Posted by Christine Hurt

Our memory of seminal events tend to fade with each new and salient event, so after Bernard Madoff we could only vaguely remember Enron, and after the revelations of the enforcement action against Goldman, Sachs, it's hard to remember who Madoff was.  (See Glom posts on SEC v. Goldman all over, but here, here and here.)  However, a hardly noted piece of the Madoff prosecution may be instructional for what lies ahead in the Goldman action.

Much of the narrative surrounding the Madoff proseuction was that regardless of what Madoff maintains, he simply could not sustain a 20- or 30-year Ponzi scheme without no one else knowing about it.  Bernard L. Madoff Investment Securities LLC relied on several key employees, auditors and feeder funds.  It's headquarters was two floors down from Madoff's trading and market-making operations, which employed his two sons, his brother and many other people.  No one seems to believe that Madoff could have fooled all of the people all of the time.  So, the DOJ has charged a few people with criminal fraud:  Frank DiPascali, who pleaded guilty, Daniel Bonventre, BLMIS director of operations who maintains his innocence, David G. Friehling, who pleaded guilty, and two computer programmers.
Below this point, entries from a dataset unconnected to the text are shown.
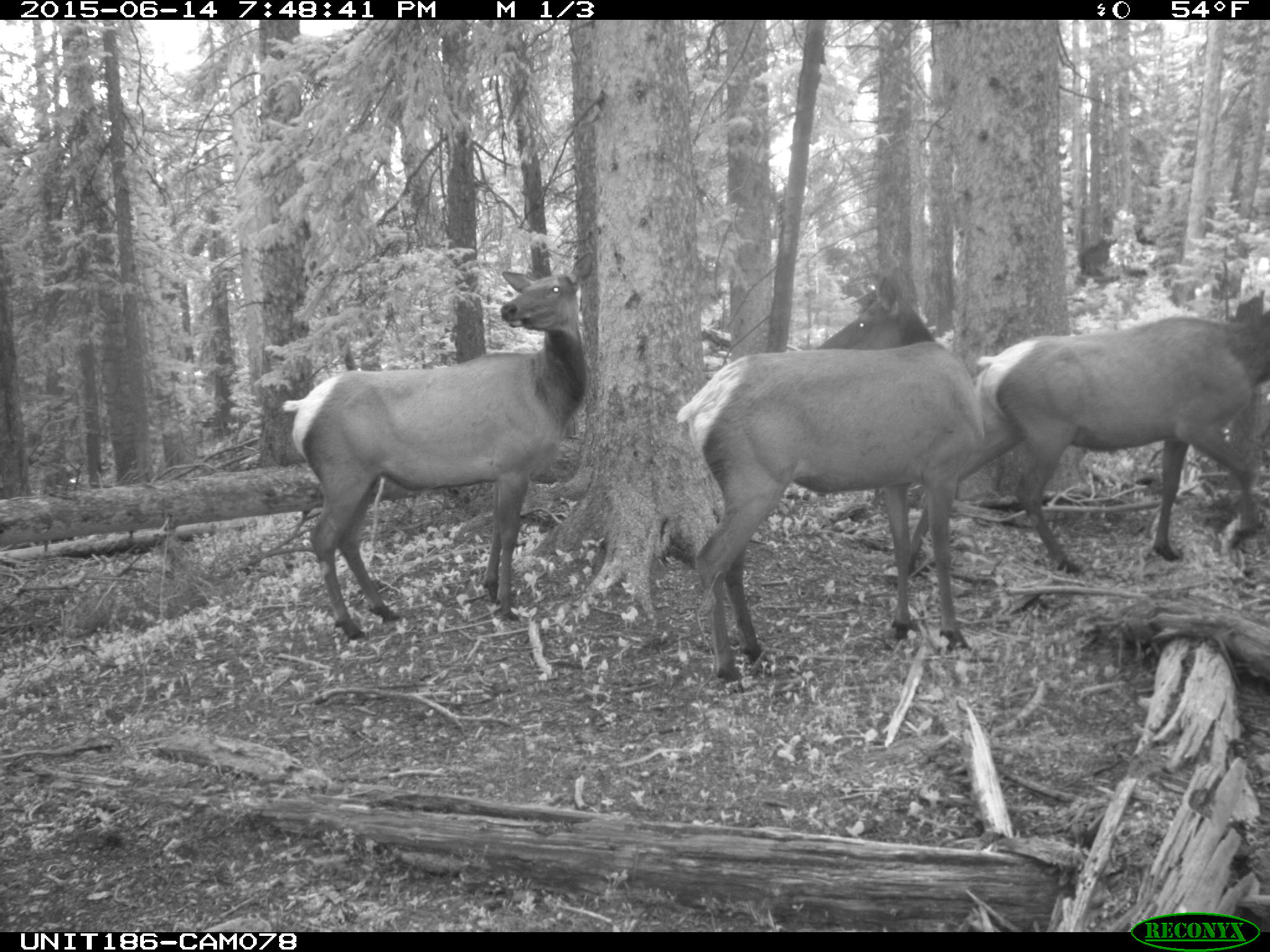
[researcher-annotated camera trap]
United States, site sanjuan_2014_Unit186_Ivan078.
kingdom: Animalia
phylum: Chordata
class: Mammalia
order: Artiodactyla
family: Cervidae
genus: Cervus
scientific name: Cervus elaphus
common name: red deer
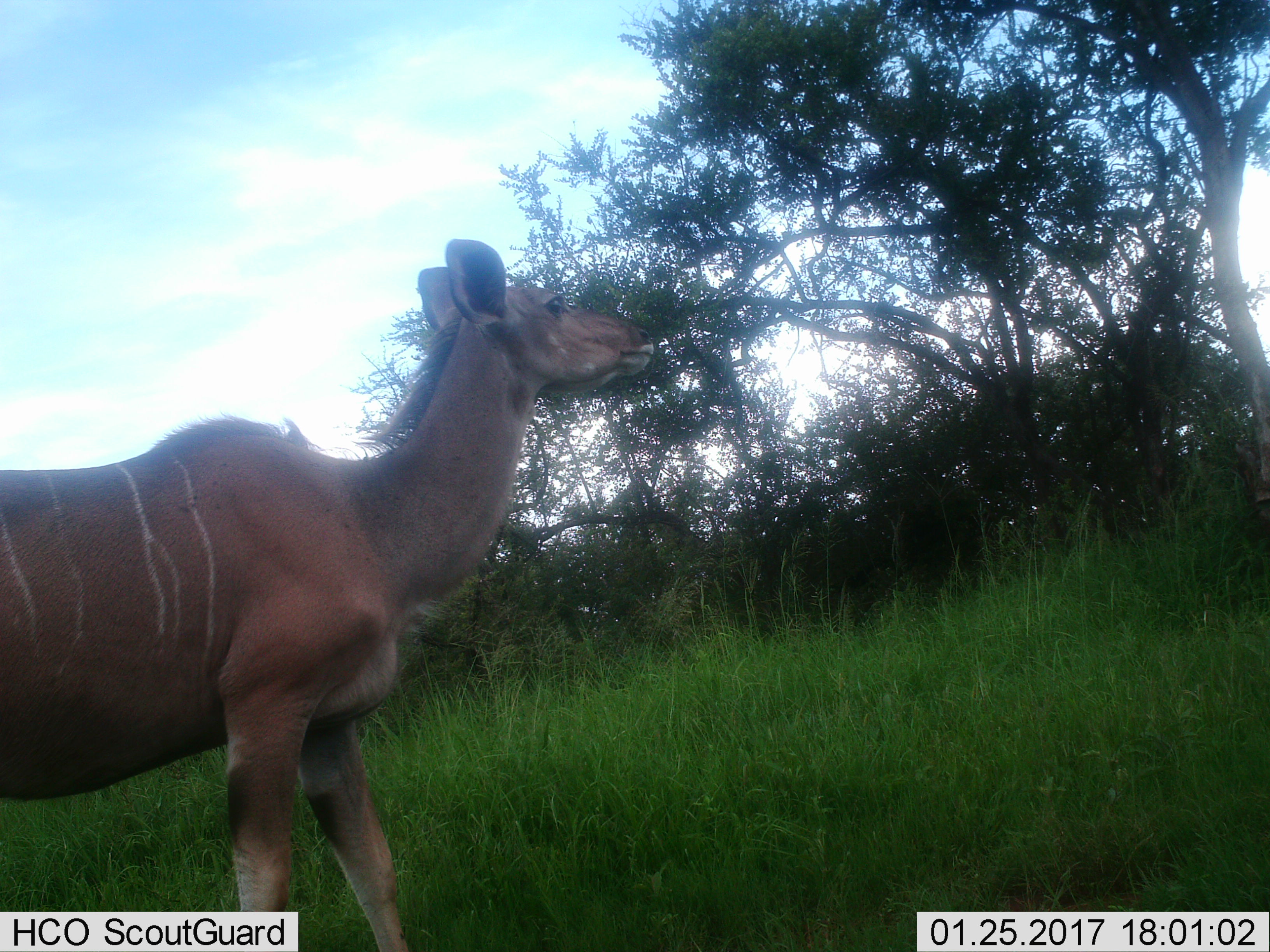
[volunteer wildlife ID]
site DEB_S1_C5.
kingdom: Animalia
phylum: Chordata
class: Mammalia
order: Artiodactyla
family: Bovidae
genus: Tragelaphus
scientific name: Tragelaphus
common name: kudu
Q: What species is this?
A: Kudu (Tragelaphus).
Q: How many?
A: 1.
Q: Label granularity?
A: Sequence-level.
In addition, the SEC filed civil complaints against Cohmad Securities Corporation and its principals and Stanley Chais, for acting as feeder funds and recruiters to BLMIS.  The first of these cases, against Cohmad and its recruiter Robert Jaffe, ended in dismissal by Judge Louis Stanton of the Southern District of New York.  Note that Cohmad Securities was founded by Madoff and his friend Sonny Cohn and was housed on the same floor as BLMIS.  Madoff owns 15% of Cohmad, his brother owns 9%, and Ruth Madoff was also a client.  Jaffe recruited investors in Palm Beach for Madoff.  However, the Southern District held that the SEC had not met its pleading burden for most of the fraud claims under Ashcroft v. Iqbal, 129 S.Ct. 1937 (2009).  The court stated the Iqbal holding that

"A complaint must contain sufficient factual matter, accepted as true, to state a claim to relief that is plausible on its face.  A claim has facial plausibility when the plaintiff pleads factual content that allows the court to draw the reasonable inference that the defendant is liable for the misconduct alleged.  The plausibility standard is not akin to a probability requirement, but it asks for more than a sheer possibility that a defendant has acted unlawfully.  Where a complaint pleads facts that are merely consistent with a defendant's liability, it stops short of the line between possibility and plausibility of entitlement to relief."
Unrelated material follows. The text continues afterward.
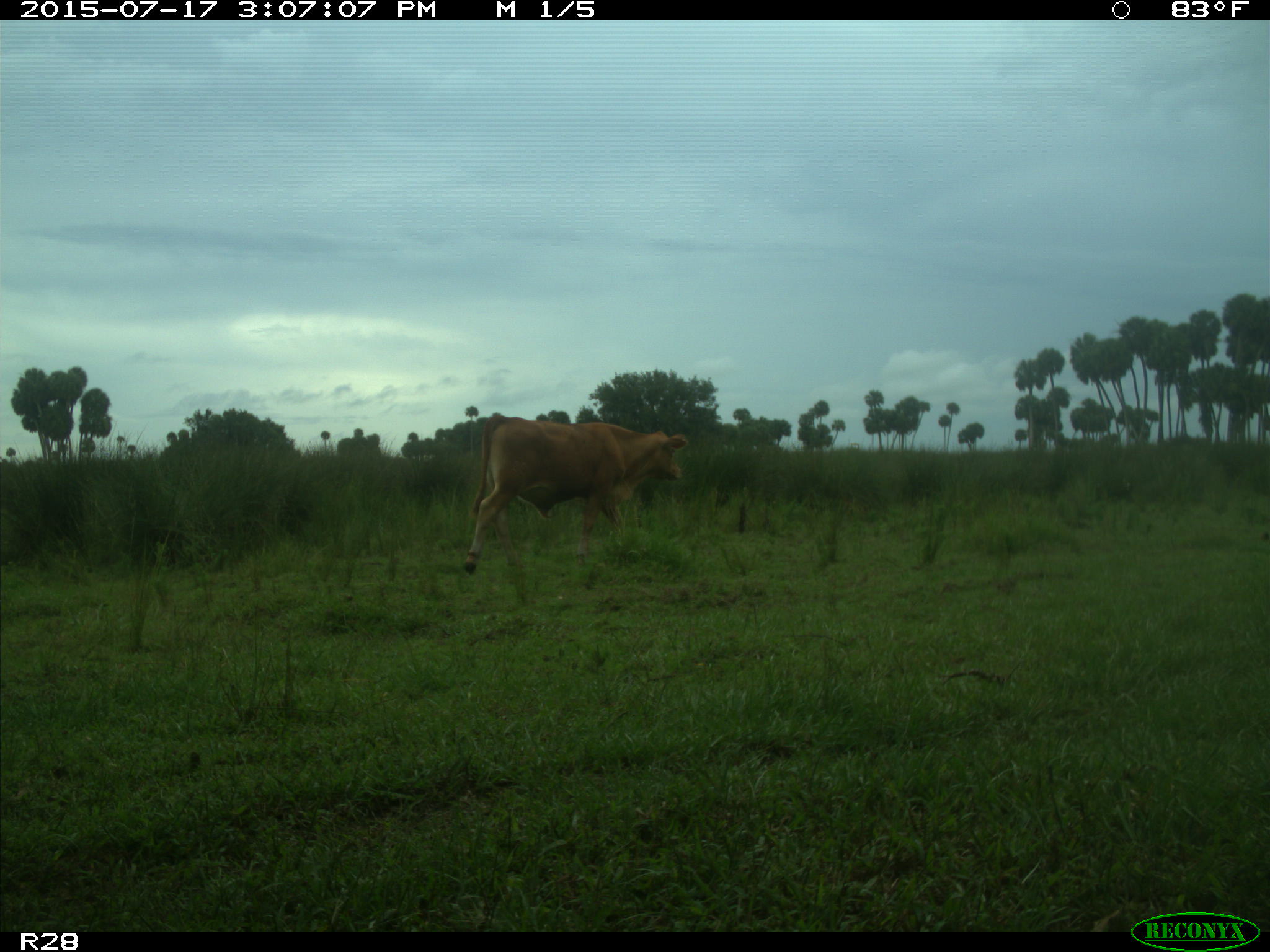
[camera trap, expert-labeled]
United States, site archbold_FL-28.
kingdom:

Here is the SEC complaint, if you want to try your hand and picking out facts with possible inferences, plausible inferences and probable inferences.  I am not a CivPro expert, but I am told that this case is a rather strict reading of Iqbal.  I leave it to you people to parse the ongoing implications of that case.  Just as an uninitiated observer, I disagree with the Cohmad court's ruling on at least one point.  The complaint shows that Cohmad did not disclose its relationship with Madoff on required filings with the SEC.  For example, Cohmad filings do not include any reference to BLMIS in answers to questions about referring or introducing customers or being affiliated with other advisory businesses.  The court believes that the chain of inferences from lying to regulators about its relationship with an unregistered advisory business to which it funnelled accounts for fees accounting for as much as 90% of its annual revenue is "speculative and flimsy."  As a minor victory, the court did not dismiss the counts for not correctly filing the required broker-dealer forms, but refused to make the leap from lying on the forms to knowing that BLMIS was not a legitimate business.
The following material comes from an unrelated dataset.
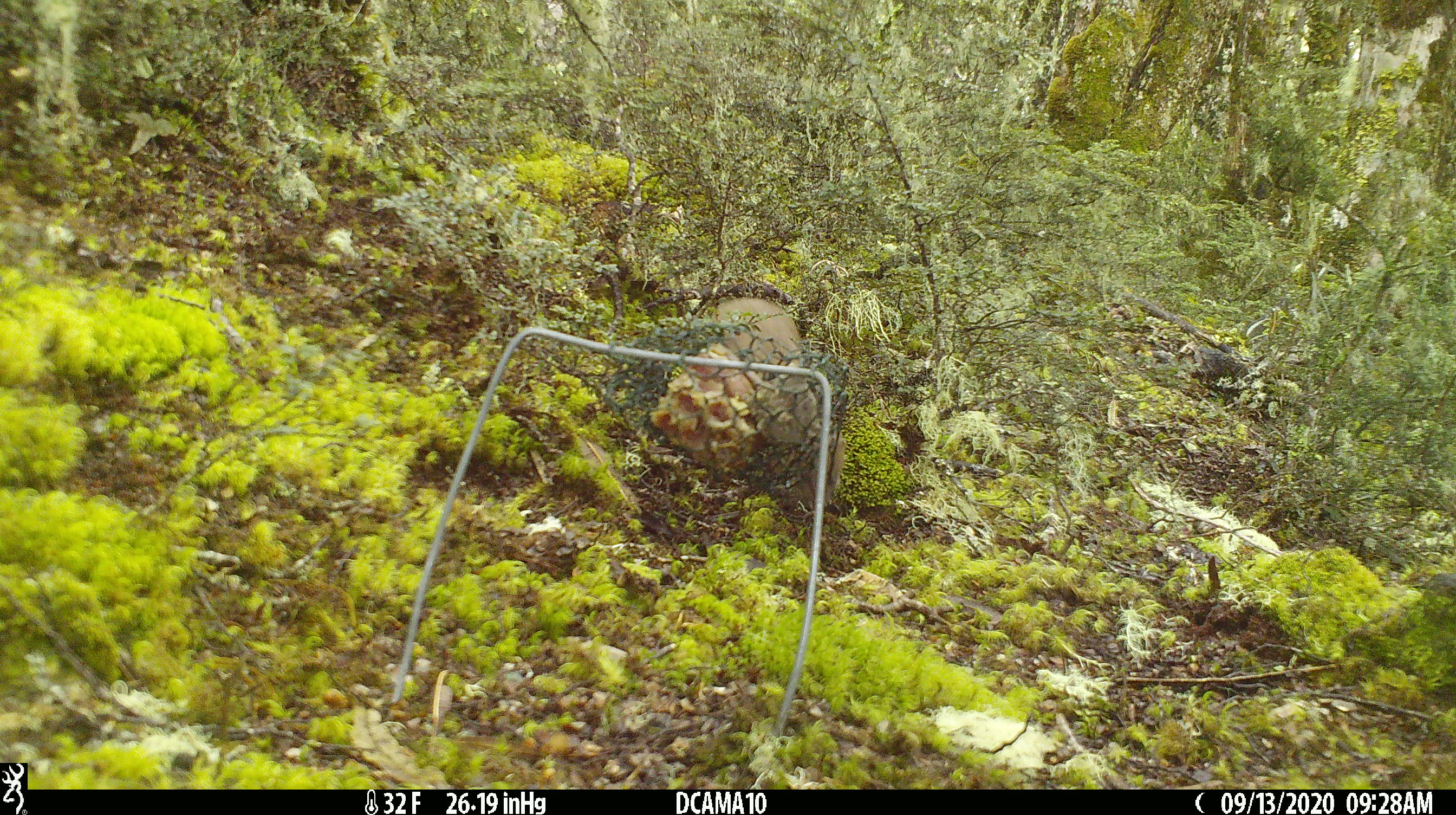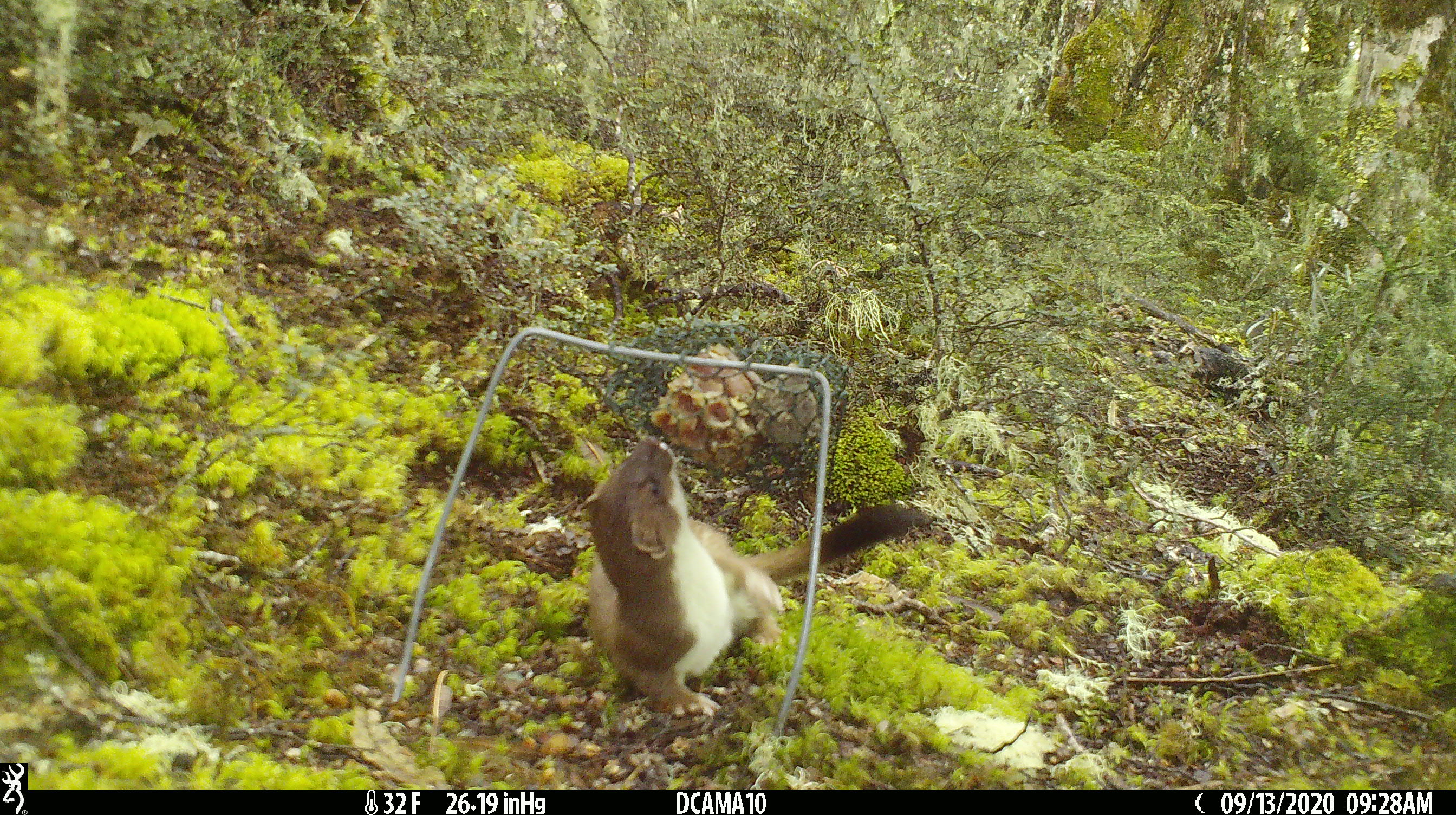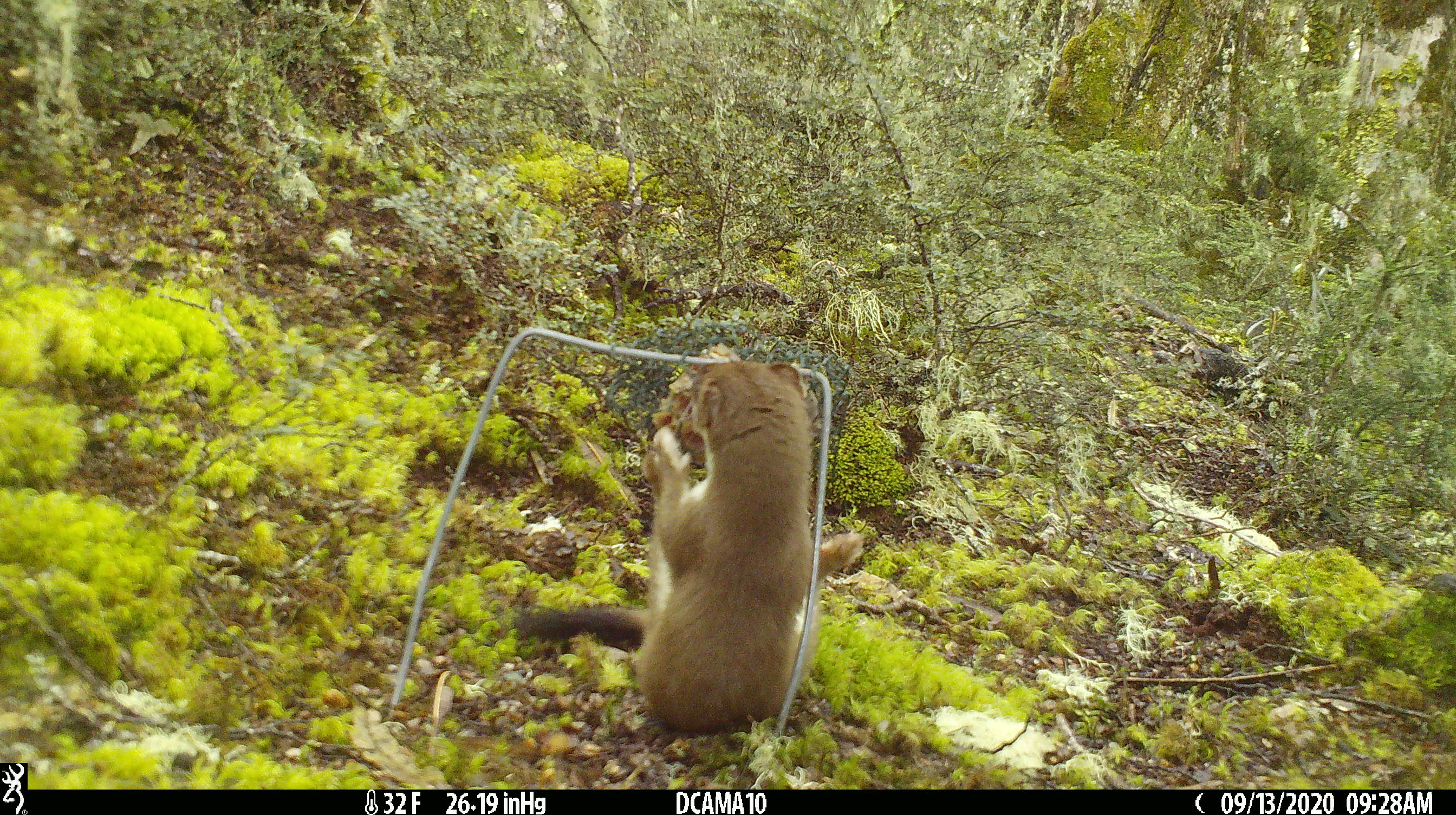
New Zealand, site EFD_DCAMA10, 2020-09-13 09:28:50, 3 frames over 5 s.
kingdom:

So, we always thought the SEC had it easier than private plaintiffs because it could bring actions against aiders and abetters and didn't have to deal with pleading requirements of the PSLRA.  I guess Iqbal somehow levels that playing field, although possibly not in the right direction.

The Cohmad case seemed to be the easiest case to bring, and maybe it would have been for the DOJ, who operates under different and sometimes easier rules for securities cases than civil rules.  Judge Stanton did dismiss without prejudice with leave to replead for 30 days, but that deadline passed over a month ago.

So, will the Goldman complaint survive the inevitable Motion to Dismiss?  The judge seems to be Judge Barbara Jones, so perhaps we will have to wait for her interpretation of plausible inference and "speculative and flimsy."